5. Babies ‘R’ Us and I have always had a horrible relationship. I have always hated it, what with it’s hugely tall shelves and inability to hire anyone with more than 4 or 5 functioning brain cells. Having had what only can be described as ‘premature nesting obsession,’ Dave and I trekked out to EVERY OTHER CONCEIVABLE STORE THAT MIGHT HAVE BABY FURNITURE LIKE A DRESSER OR AN ARMOIRE. We even went to Baby Depot (which is s.c.a.r.y.) and Wicks.

In the end, we were defeated, especially after learning that the internet charges $70+ for shipping furniture, so onward to Babies ‘R’ Us we trudged. And we were in and out within 20 minutes with a changing table, chiffenrobe (whatEVER that is) and a glider. It was un_fucking_real.

And as for me, these days I’m neither here nor there.

Ring Of Fire

January22

Along with the new-and-improved fat pattern distribution, and the lovely accordion like belly skin, Ben has imparted upon me a more lasting legacy.
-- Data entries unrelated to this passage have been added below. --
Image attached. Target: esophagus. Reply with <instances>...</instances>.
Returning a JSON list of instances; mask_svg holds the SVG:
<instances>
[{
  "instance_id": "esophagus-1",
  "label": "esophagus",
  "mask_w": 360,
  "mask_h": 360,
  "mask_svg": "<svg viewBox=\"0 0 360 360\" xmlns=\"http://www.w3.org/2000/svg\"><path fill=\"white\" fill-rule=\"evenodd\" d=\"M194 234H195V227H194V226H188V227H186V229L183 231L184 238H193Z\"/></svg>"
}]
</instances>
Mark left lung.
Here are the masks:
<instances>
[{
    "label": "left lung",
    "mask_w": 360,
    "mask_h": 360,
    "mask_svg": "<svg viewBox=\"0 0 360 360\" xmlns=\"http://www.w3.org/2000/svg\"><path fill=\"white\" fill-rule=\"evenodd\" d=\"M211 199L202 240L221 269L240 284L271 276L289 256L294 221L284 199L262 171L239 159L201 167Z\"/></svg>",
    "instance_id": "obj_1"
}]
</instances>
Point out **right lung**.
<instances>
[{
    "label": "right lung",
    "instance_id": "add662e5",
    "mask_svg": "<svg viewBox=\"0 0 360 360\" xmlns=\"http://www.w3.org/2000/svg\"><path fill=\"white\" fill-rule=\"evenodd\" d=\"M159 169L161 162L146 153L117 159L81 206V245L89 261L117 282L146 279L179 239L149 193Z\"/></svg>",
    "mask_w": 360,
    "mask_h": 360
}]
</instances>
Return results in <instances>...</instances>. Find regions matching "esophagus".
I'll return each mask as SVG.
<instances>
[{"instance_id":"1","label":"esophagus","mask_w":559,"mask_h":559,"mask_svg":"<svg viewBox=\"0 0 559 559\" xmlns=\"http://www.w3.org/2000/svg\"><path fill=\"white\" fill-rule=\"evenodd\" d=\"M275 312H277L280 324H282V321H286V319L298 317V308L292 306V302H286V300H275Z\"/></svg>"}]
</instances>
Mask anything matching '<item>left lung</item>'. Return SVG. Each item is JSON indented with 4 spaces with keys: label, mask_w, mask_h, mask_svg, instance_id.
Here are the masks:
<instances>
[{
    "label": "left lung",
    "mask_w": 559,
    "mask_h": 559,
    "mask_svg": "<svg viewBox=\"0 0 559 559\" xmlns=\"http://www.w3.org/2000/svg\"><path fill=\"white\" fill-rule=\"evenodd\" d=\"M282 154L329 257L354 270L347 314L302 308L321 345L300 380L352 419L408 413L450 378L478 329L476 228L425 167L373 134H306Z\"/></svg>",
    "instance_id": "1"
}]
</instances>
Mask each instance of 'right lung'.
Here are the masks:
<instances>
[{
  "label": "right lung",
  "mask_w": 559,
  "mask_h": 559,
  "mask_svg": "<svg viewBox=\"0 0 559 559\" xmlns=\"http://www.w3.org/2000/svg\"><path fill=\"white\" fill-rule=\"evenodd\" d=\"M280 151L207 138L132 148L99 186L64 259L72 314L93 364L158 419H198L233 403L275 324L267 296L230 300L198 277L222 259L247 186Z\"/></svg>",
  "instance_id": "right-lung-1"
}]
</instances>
A more centralized and less forgettable type of bodily change, making me prone to looking as though I have nits.

I didn’t, unfortunately, think about the consequences of pushing out a child dubbed ‘Buckethead.’ Possibly the most horrific thing to happen to a freshly 21 year old mother (besides forceps and 4th degree tearing). A hemorrhoid. Yes, folks, it’s true. The ‘roids are not only for the old and infirm. The young, nubile, swollen, and fat get them too. And ass pillows.

God, the ass pillows.

I’m waiting until I’m done pushing out the crotch parasites and then I’ll get them cut off. Until then, I’ll pretend that I’m buying the economy sized vat of Preparation-H for my mother and laugh uncomfortably whenever anyone comes across my ass pillow.

Oh, who am I kidding.

The second I got my Tucks, I labeled them “Ass Pads” and displayed them on top of our toilet. If you can’t beat ’em, announce it proudly to the world.